▶ [Data rows]

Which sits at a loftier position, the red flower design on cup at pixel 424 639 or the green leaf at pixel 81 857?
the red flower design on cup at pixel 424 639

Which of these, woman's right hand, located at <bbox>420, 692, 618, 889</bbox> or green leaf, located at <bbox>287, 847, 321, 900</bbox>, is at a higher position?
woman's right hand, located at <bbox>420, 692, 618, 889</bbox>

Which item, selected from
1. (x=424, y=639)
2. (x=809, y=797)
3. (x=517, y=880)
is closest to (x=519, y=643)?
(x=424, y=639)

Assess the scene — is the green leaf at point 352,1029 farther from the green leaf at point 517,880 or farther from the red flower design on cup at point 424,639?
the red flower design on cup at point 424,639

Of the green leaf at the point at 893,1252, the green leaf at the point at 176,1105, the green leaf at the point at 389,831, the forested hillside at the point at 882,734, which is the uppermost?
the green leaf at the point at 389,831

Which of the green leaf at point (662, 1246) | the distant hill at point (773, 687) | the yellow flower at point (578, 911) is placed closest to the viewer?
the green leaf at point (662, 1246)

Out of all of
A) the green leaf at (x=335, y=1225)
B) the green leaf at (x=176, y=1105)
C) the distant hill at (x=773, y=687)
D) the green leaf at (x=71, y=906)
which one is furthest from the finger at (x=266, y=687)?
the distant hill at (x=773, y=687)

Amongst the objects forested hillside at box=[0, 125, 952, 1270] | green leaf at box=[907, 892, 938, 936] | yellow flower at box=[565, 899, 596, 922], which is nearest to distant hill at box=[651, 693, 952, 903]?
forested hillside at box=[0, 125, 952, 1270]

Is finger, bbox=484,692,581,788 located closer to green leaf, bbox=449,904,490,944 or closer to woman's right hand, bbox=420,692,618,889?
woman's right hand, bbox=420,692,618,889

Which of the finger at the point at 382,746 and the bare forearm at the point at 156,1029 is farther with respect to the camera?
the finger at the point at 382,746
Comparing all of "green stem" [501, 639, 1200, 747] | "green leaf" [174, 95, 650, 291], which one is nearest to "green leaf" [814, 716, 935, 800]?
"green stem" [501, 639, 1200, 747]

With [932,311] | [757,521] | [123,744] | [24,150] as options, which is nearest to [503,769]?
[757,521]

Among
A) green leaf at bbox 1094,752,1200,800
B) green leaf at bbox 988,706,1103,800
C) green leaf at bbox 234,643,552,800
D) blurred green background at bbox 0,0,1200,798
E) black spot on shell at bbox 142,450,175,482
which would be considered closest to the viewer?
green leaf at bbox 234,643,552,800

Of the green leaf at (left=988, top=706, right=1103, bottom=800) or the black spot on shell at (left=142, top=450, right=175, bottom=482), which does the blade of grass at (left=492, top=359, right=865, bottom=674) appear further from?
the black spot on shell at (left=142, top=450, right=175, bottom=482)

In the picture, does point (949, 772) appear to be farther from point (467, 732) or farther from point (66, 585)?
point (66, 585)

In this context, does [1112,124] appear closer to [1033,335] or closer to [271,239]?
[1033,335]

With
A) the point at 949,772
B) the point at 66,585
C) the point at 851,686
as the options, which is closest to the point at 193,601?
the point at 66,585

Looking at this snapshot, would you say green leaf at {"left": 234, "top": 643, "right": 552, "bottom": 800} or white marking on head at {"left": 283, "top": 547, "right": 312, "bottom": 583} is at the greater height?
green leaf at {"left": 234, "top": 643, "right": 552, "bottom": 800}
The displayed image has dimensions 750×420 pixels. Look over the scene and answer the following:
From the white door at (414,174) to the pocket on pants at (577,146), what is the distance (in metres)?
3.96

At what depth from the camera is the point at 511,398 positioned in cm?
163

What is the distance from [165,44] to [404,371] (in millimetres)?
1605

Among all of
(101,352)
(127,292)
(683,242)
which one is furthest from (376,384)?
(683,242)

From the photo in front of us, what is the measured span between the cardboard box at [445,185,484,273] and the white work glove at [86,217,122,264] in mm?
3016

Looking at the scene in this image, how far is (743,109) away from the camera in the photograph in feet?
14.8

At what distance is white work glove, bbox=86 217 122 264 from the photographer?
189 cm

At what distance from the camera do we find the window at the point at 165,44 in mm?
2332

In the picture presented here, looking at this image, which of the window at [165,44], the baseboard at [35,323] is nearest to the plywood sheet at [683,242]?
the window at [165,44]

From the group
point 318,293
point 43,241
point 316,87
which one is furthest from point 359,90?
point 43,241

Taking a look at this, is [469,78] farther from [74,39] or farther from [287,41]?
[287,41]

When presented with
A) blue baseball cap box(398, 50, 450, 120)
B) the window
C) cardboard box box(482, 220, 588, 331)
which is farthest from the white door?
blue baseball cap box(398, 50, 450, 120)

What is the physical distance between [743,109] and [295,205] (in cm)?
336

▶ [Your objective]
Copy the entries from the line containing "At what distance is" through the last line of the entries, both included, reproducing every line exactly.

▶ [Solved exercise]
At what distance is white work glove, bbox=86 217 122 264 from the photographer?
189 cm

At what distance from the camera do we find the window at the point at 165,44 in mm?
2332

In the picture presented here, looking at this image, which of the window at [165,44], the baseboard at [35,323] is nearest to the plywood sheet at [683,242]?
the window at [165,44]

From the group
point 318,293
point 43,241
point 316,87
which one is furthest from point 359,90?
point 43,241

Taking a look at this, is [469,78] farther from [74,39] or farther from [287,41]?
[287,41]

When presented with
A) blue baseball cap box(398, 50, 450, 120)
B) the window
C) cardboard box box(482, 220, 588, 331)
which is farthest from the white door?
blue baseball cap box(398, 50, 450, 120)

What is the physical distance between [743,109] and [295,205] (in cm)?
336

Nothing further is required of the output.